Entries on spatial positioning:
Start

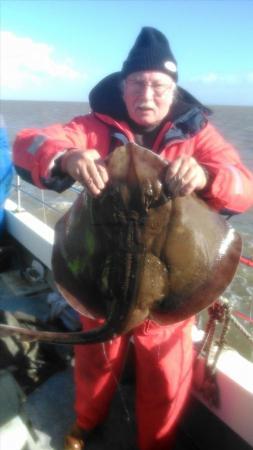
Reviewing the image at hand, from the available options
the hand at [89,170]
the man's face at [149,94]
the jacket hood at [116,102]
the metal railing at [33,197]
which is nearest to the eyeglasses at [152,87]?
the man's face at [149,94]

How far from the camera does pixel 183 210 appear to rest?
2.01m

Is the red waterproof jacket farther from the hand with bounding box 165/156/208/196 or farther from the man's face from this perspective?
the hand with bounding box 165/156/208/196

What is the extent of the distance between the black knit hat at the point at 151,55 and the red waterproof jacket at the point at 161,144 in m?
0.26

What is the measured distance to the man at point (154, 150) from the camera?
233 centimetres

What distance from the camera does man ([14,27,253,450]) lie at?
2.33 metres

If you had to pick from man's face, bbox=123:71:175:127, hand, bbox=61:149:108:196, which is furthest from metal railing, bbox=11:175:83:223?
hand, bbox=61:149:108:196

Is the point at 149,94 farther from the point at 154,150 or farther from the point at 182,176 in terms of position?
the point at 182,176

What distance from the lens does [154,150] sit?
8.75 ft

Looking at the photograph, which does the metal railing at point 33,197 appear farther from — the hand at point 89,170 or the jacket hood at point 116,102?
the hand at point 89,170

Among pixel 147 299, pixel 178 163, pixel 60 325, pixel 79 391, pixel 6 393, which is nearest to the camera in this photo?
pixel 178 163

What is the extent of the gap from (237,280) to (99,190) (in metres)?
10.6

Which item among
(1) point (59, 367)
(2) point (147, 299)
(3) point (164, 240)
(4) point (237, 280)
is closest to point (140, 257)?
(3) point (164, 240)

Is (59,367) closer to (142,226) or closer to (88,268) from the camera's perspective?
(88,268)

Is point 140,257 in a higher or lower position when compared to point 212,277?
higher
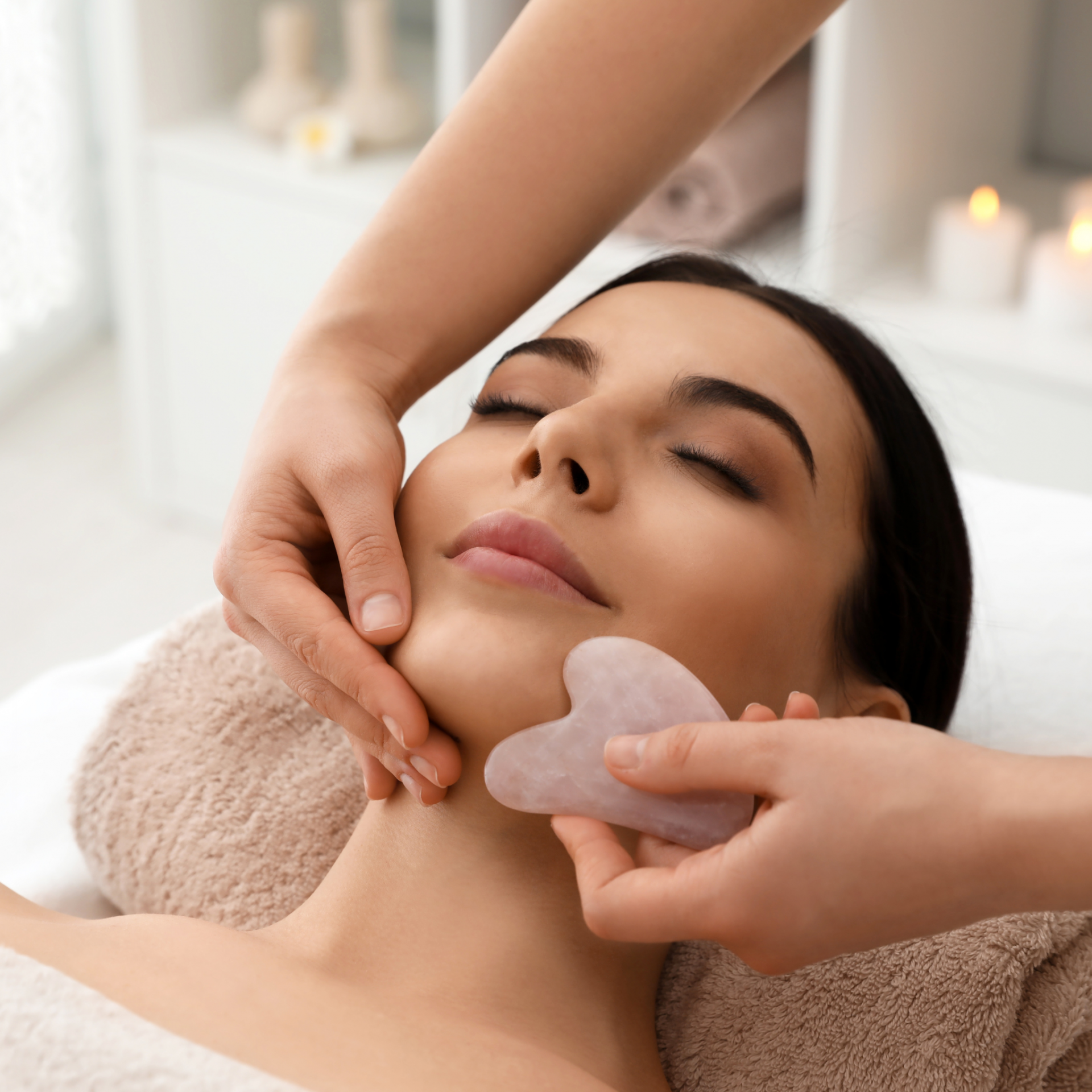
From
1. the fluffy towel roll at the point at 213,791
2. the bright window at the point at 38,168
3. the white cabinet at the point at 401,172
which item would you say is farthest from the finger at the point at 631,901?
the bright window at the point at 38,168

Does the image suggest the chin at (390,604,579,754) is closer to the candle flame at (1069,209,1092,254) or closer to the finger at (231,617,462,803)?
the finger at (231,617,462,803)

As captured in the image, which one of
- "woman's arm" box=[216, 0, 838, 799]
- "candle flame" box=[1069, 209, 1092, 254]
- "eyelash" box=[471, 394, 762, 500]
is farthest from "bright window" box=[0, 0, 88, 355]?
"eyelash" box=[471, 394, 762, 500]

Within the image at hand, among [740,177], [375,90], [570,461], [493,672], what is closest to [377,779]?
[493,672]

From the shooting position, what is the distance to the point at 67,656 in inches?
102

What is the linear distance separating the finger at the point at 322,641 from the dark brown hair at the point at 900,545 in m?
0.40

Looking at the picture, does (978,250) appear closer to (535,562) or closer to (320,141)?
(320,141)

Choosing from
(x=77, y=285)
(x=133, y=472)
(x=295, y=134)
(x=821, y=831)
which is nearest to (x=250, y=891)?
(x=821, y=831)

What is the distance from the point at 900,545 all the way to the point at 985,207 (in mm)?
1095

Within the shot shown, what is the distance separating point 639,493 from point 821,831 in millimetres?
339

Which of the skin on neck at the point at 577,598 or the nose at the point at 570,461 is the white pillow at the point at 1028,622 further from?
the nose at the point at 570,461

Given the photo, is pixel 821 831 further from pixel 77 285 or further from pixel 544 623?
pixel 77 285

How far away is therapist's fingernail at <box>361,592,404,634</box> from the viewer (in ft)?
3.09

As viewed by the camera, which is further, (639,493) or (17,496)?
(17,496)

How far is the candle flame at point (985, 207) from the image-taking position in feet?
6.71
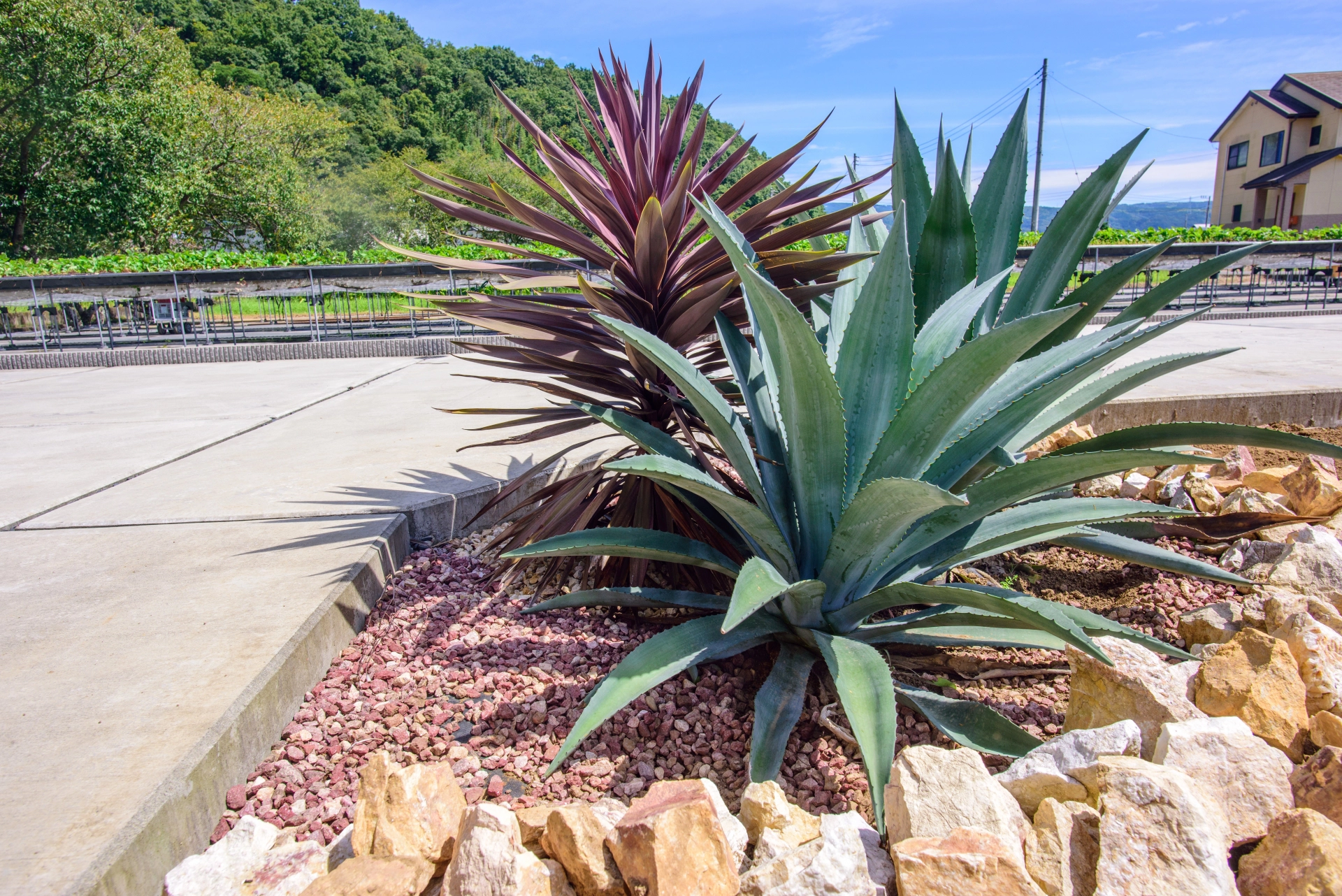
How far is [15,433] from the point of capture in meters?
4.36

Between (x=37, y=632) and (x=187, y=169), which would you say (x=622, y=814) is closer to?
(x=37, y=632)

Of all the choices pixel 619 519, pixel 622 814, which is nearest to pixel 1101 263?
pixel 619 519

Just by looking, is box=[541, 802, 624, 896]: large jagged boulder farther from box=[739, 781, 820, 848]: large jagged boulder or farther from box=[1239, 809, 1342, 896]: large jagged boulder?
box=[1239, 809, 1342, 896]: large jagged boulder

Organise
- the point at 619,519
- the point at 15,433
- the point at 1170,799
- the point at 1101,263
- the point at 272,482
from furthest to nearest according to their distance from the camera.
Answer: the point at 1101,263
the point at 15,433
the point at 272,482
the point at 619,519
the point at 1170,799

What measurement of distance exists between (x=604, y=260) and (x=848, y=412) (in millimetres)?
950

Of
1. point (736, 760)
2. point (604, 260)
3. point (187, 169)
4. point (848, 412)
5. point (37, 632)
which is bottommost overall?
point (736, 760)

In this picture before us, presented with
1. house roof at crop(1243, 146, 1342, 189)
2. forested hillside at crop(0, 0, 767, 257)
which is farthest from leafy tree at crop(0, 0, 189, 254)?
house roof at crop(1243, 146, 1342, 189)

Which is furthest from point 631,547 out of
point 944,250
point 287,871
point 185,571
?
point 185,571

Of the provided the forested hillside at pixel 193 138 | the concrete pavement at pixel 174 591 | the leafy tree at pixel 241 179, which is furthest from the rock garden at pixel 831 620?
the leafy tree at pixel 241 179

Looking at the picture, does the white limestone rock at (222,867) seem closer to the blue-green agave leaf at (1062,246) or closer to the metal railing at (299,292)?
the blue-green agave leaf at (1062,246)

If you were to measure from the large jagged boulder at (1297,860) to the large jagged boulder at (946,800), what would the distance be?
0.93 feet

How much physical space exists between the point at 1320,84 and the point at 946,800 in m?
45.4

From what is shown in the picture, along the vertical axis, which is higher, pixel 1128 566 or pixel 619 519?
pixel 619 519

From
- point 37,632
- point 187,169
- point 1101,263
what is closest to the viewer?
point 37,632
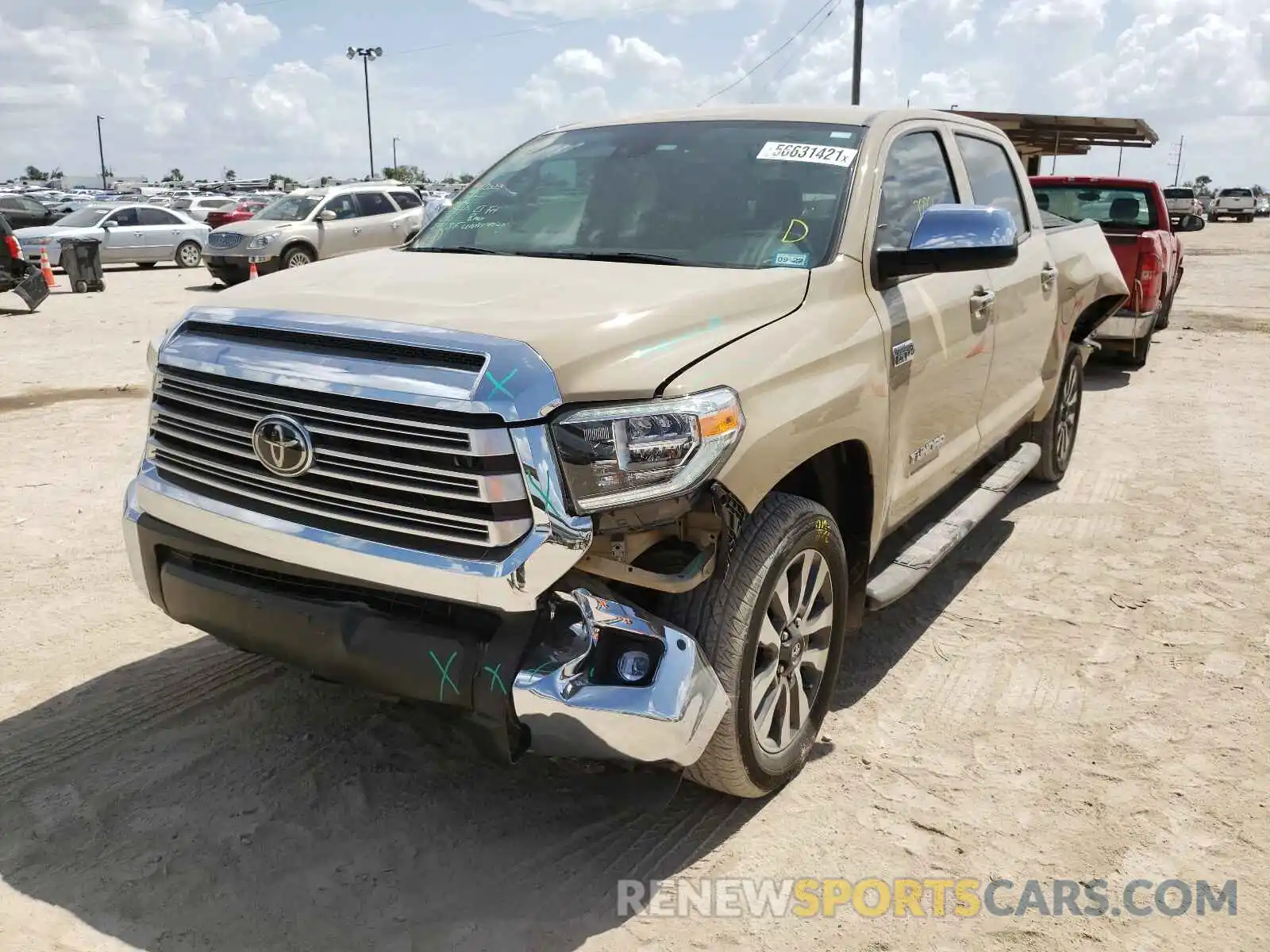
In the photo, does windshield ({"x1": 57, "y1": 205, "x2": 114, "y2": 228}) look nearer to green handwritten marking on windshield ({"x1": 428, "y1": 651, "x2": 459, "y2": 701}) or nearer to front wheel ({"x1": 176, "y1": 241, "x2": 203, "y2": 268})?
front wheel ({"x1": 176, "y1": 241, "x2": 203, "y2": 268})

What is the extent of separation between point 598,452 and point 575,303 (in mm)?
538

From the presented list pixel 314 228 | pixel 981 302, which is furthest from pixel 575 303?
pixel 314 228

End

WHAT IS EXPECTED: Rewrite every line of all the records above as one numbered list, skipping blank lines. Leave the pictures out of your answer.

REPLY:
1. Reviewing the image at hand, from the available options
2. the hand at [89,170]
3. the man's face at [149,94]
4. the jacket hood at [116,102]
5. the metal railing at [33,197]
6. which is nearest to the eyeglasses at [152,87]?
7. the man's face at [149,94]
8. How far from the camera does pixel 183 210 appear to rest?
9. 2.01m
10. Is the red waterproof jacket farther from the hand with bounding box 165/156/208/196 or farther from the man's face from this perspective?
11. the hand with bounding box 165/156/208/196
12. What is the extent of the distance between the black knit hat at the point at 151,55 and the red waterproof jacket at the point at 161,144 in m?
13. 0.26
14. What is the measured distance to the man at point (154, 150) from the camera?
15. 233 centimetres
16. What distance from the camera does man ([14,27,253,450]) lie at?
17. 2.33 metres
18. If you had to pick from man's face, bbox=123:71:175:127, hand, bbox=61:149:108:196, which is furthest from metal railing, bbox=11:175:83:223?
19. hand, bbox=61:149:108:196
20. Is the point at 149,94 farther from the point at 154,150 or farther from the point at 182,176 in terms of position?
21. the point at 182,176
22. What distance from the lens does [154,150] sit?
23. 8.75 ft
24. Looking at the photograph, which does the metal railing at point 33,197 appear farther from — the hand at point 89,170 or the jacket hood at point 116,102?
25. the hand at point 89,170
26. Among pixel 147 299, pixel 178 163, pixel 60 325, pixel 79 391, pixel 6 393, which is nearest to the camera in this photo?
27. pixel 178 163
28. What is the extent of the gap from (237,280) to (99,190) (in metres)?
29. 10.6
30. Which item among
31. (1) point (59, 367)
32. (2) point (147, 299)
33. (3) point (164, 240)
34. (4) point (237, 280)
35. is closest to point (140, 257)?
36. (3) point (164, 240)
37. Is (59,367) closer to (142,226) or closer to (88,268) from the camera's perspective?
38. (88,268)
39. Is point 140,257 in a higher or lower position when compared to point 212,277?
40. higher
41. From
42. 1. the fluffy towel roll at the point at 213,791
43. 2. the bright window at the point at 38,168
44. 3. the white cabinet at the point at 401,172
45. which item would you say is farthest from the finger at the point at 631,901?
46. the bright window at the point at 38,168
47. Does the image suggest the chin at (390,604,579,754) is closer to the candle flame at (1069,209,1092,254) or closer to the finger at (231,617,462,803)?
48. the finger at (231,617,462,803)
49. As captured in the image, which one of
50. - "woman's arm" box=[216, 0, 838, 799]
51. - "candle flame" box=[1069, 209, 1092, 254]
52. - "eyelash" box=[471, 394, 762, 500]
53. is farthest from "bright window" box=[0, 0, 88, 355]?
54. "eyelash" box=[471, 394, 762, 500]
55. Within the image at hand, among [740,177], [375,90], [570,461], [493,672], what is closest to [377,779]?
56. [493,672]
57. From the shooting position, what is the distance to the point at 67,656 in inches?
58. 102
59. What is the linear distance separating the finger at the point at 322,641 from the dark brown hair at the point at 900,545 in m?
60. 0.40
61. Looking at the picture, does (978,250) appear closer to (535,562) or closer to (320,141)?
62. (320,141)
63. Choosing from
64. (x=77, y=285)
65. (x=133, y=472)
66. (x=295, y=134)
67. (x=821, y=831)
68. which is nearest to (x=250, y=891)?
69. (x=821, y=831)
70. What is the distance from the point at 900,545 all the way to the point at 985,207 (in mm)?
71. 1095
72. Within the shot shown, what is the distance separating point 639,493 from point 821,831 in millimetres?
73. 339
74. Which of the skin on neck at the point at 577,598 or the nose at the point at 570,461 is the white pillow at the point at 1028,622 further from?
75. the nose at the point at 570,461
76. Given the photo, is pixel 821 831 further from pixel 77 285 or further from pixel 544 623?
77. pixel 77 285
78. How far away is therapist's fingernail at <box>361,592,404,634</box> from the viewer (in ft)?
79. 3.09
80. As viewed by the camera, which is further, (639,493) or (17,496)?
81. (17,496)
82. How far is the candle flame at point (985, 207) from the image-taking position in feet?
83. 6.71
84. How far is [15,433] from the point of capture in meters?
85. 4.36
86. Between (x=37, y=632) and (x=187, y=169), which would you say (x=622, y=814) is closer to?
87. (x=37, y=632)
88. Of all the choices pixel 619 519, pixel 622 814, which is nearest to pixel 1101 263?
89. pixel 619 519
90. Just by looking, is box=[541, 802, 624, 896]: large jagged boulder farther from box=[739, 781, 820, 848]: large jagged boulder or farther from box=[1239, 809, 1342, 896]: large jagged boulder?
91. box=[1239, 809, 1342, 896]: large jagged boulder
92. Organise
93. - the point at 619,519
94. - the point at 15,433
95. - the point at 1170,799
96. - the point at 1101,263
97. - the point at 272,482
98. from furthest to nearest according to their distance from the camera.
99. Answer: the point at 1101,263
100. the point at 15,433
101. the point at 272,482
102. the point at 619,519
103. the point at 1170,799
104. What measurement of distance exists between (x=604, y=260) and (x=848, y=412) (in millimetres)?
105. 950
106. Of
107. 1. point (736, 760)
108. 2. point (604, 260)
109. 3. point (187, 169)
110. 4. point (848, 412)
111. 5. point (37, 632)
112. which is bottommost overall?
113. point (736, 760)
114. In this picture before us, presented with
115. 1. house roof at crop(1243, 146, 1342, 189)
116. 2. forested hillside at crop(0, 0, 767, 257)
117. which is farthest from leafy tree at crop(0, 0, 189, 254)?
118. house roof at crop(1243, 146, 1342, 189)
119. Which is furthest from point 631,547 out of
120. point 944,250
121. point 287,871
122. point 185,571
123. ?
124. point 185,571
125. Of the provided the forested hillside at pixel 193 138 | the concrete pavement at pixel 174 591 | the leafy tree at pixel 241 179, which is furthest from the rock garden at pixel 831 620?
126. the leafy tree at pixel 241 179
127. Looking at the picture, does the white limestone rock at (222,867) seem closer to the blue-green agave leaf at (1062,246) or closer to the metal railing at (299,292)?
128. the blue-green agave leaf at (1062,246)
129. If you were to measure from the large jagged boulder at (1297,860) to the large jagged boulder at (946,800), what would the distance be?
130. 0.93 feet
131. How much physical space exists between the point at 1320,84 and the point at 946,800 in m?
132. 45.4
133. From what is shown in the picture, along the vertical axis, which is higher, pixel 1128 566 or pixel 619 519?
134. pixel 619 519
135. From
136. - point 37,632
137. - point 187,169
138. - point 1101,263
139. what is closest to the viewer?
140. point 37,632
141. In the photo, does windshield ({"x1": 57, "y1": 205, "x2": 114, "y2": 228}) look nearer to green handwritten marking on windshield ({"x1": 428, "y1": 651, "x2": 459, "y2": 701}) or nearer to front wheel ({"x1": 176, "y1": 241, "x2": 203, "y2": 268})?
142. front wheel ({"x1": 176, "y1": 241, "x2": 203, "y2": 268})
143. What is the extent of separation between point 598,452 and point 575,303 (in mm)?
144. 538
145. From the presented list pixel 314 228 | pixel 981 302, which is furthest from pixel 575 303?
146. pixel 314 228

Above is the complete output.